Health

AI system outperforms experts in spotting breast cancer


An artificial intelligence program has been developed that is better at spotting breast cancer in mammograms than expert radiologists.

The AI outperformed the specialists by detecting cancers that the radiologists missed in the images, while ignoring features they falsely flagged as possible tumours.

If the program proves its worth in clinical trials, the software, developed by Google Health, could make breast screening more effective and ease the burden on health services such as the NHS where radiologists are in short supply.

“This is a great demonstration of how these technologies can enable and augment the human expert,” said Dominic King, the UK lead at Google Health. “The AI system is saying ‘I think there may be an issue here, do you want to check?’”

About one in eight women are diagnosed with breast cancer in their lifetime. Screening programmes catch more than 18,000 cases each year in England alone, but tumours are still missed, giving false negative results, and some women are wrongly suspected of having cancer, in false positives that lead to unnecessary anxiety and invasive biopsies.

Google’s AI program analyses mammograms in three different ways before combing the results to produce an overall risk score. The scientists trained the program on mammograms from more than 76,000 women in the UK and 15,000 women in the US. To see how well it worked, they then asked it to assess nearly 30,000 new mammograms from UK and US women who either had biopsy-confirmed cancer, or no signs of cancer during follow-up at least a year later.

In the US, women who go for breast cancer screening tend to be seen every one or two years and their mammograms are examined by a single radiologist. When compared with the US system, the AI produced 5.7% fewer false positives and 9.4% fewer false negatives.

In the UK, women are screened less often, typically once every three years, but their mammograms are reviewed by two radiologists, and sometimes a third in case of disagreement. The AI performed only marginally better than the UK system, reducing false positives by 1.2% and false negatives by 2.7%.

The results suggest the AI could boost the quality of breast cancer screening in the US and maintain the same level in the UK, with the AI assisting or replacing the second radiologist.

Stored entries
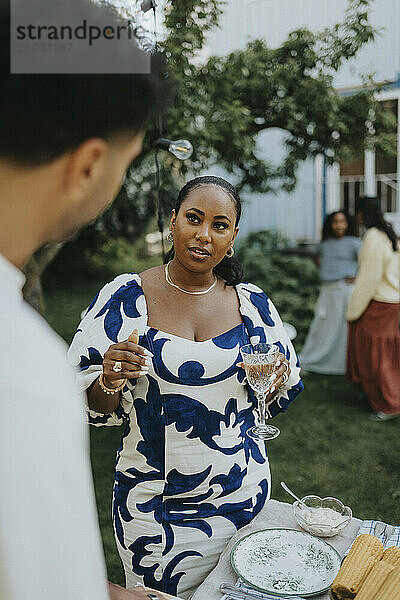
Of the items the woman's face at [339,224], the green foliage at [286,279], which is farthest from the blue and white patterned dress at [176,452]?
the green foliage at [286,279]

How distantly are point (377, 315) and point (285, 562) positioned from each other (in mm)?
4554

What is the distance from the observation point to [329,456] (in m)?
5.09

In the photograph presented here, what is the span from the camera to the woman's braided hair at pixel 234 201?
227cm

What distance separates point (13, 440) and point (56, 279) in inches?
524

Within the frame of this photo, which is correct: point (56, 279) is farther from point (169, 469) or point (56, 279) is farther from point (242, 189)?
point (169, 469)

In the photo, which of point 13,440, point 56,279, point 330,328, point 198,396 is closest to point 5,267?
point 13,440

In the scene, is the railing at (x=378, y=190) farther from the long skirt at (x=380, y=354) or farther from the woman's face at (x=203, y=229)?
the woman's face at (x=203, y=229)

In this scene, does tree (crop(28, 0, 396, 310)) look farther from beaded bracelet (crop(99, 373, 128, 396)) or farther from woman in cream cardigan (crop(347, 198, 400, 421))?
beaded bracelet (crop(99, 373, 128, 396))

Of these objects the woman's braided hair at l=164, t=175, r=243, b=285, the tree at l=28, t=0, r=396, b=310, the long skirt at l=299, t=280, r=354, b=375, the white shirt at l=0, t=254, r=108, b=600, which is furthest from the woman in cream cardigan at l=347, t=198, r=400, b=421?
the white shirt at l=0, t=254, r=108, b=600

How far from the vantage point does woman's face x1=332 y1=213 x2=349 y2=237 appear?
6852mm

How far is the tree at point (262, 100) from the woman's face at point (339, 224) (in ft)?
2.35

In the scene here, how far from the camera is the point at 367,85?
271 inches

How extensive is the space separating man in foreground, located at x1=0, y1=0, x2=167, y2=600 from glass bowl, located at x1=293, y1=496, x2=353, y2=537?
1313 millimetres

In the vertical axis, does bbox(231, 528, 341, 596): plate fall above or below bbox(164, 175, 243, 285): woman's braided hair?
below
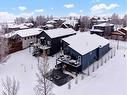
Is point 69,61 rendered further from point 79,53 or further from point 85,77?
point 85,77

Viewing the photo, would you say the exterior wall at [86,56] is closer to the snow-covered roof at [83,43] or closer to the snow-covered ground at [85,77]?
the snow-covered roof at [83,43]

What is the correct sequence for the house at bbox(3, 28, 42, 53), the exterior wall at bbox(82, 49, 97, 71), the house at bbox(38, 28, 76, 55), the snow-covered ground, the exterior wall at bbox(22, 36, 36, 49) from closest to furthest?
the snow-covered ground < the exterior wall at bbox(82, 49, 97, 71) < the house at bbox(38, 28, 76, 55) < the house at bbox(3, 28, 42, 53) < the exterior wall at bbox(22, 36, 36, 49)

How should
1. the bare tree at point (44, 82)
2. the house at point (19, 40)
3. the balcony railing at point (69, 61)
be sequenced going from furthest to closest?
the house at point (19, 40), the balcony railing at point (69, 61), the bare tree at point (44, 82)

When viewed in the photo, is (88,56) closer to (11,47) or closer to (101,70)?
(101,70)

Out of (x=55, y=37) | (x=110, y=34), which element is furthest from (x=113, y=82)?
(x=110, y=34)

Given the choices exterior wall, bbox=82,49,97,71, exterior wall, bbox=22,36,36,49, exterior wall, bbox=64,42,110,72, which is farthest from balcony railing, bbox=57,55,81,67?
exterior wall, bbox=22,36,36,49

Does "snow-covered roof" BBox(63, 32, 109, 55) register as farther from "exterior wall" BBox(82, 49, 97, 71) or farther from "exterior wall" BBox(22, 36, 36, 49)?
"exterior wall" BBox(22, 36, 36, 49)

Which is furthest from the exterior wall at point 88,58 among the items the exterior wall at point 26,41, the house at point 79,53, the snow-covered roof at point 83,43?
the exterior wall at point 26,41
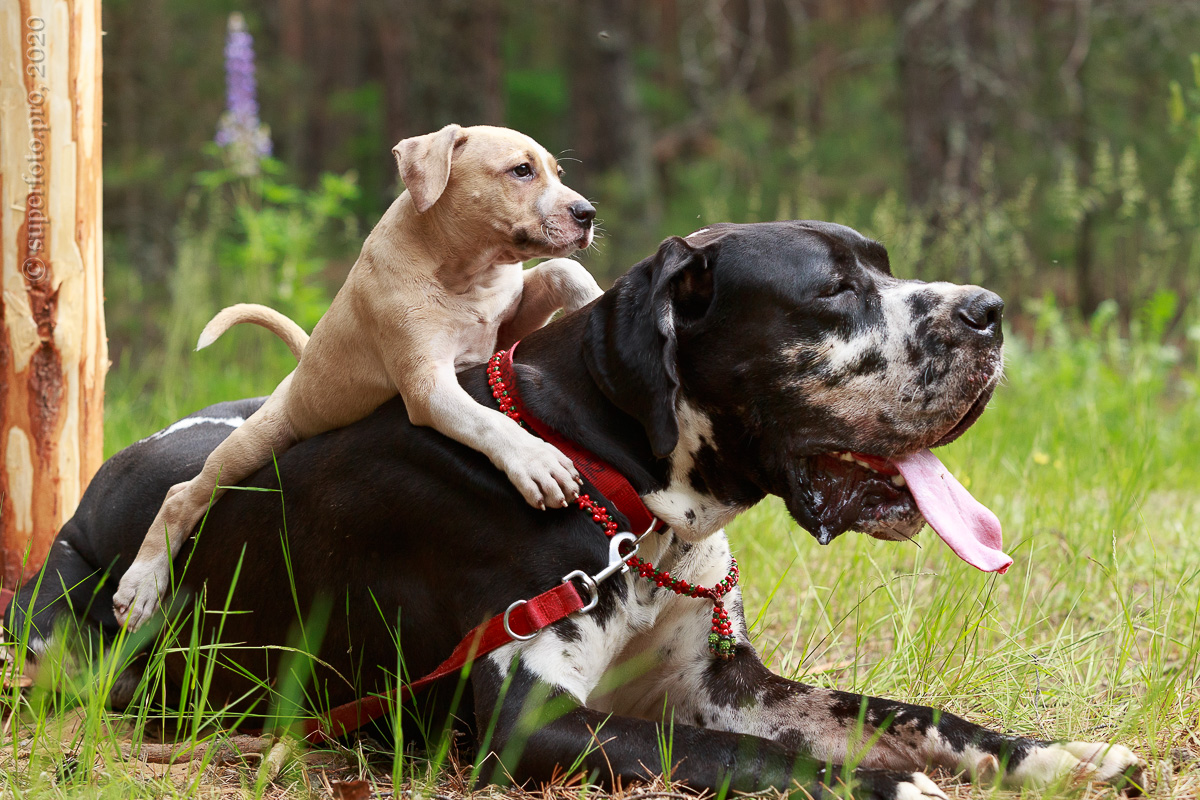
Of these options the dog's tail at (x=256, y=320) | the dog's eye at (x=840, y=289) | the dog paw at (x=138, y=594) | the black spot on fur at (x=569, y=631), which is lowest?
the dog paw at (x=138, y=594)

### [Required action A]
Answer from the article on AI and breast cancer:
(i) What job does Dominic King hold?
(ii) The program was trained on mammograms from how many women in the UK?
(iii) How often are women in the UK typically screened?
### [Required action B]
Duplicate the part of the article on AI and breast cancer starting with "In the US, women" and going on through "negatives by 2.7%.".
The listing has nothing to do with any of these tasks.

### [Task output A]
(i) He is the UK lead at Google Health.
(ii) More than 76,000.
(iii) Once every three years.

### [Task output B]
In the US, women who go for breast cancer screening tend to be seen every one or two years and their mammograms are examined by a single radiologist. When compared with the US system, the AI produced 5.7% fewer false positives and 9.4% fewer false negatives.

In the UK, women are screened less often, typically once every three years, but their mammograms are reviewed by two radiologists, and sometimes a third in case of disagreement. The AI performed only marginally better than the UK system, reducing false positives by 1.2% and false negatives by 2.7%.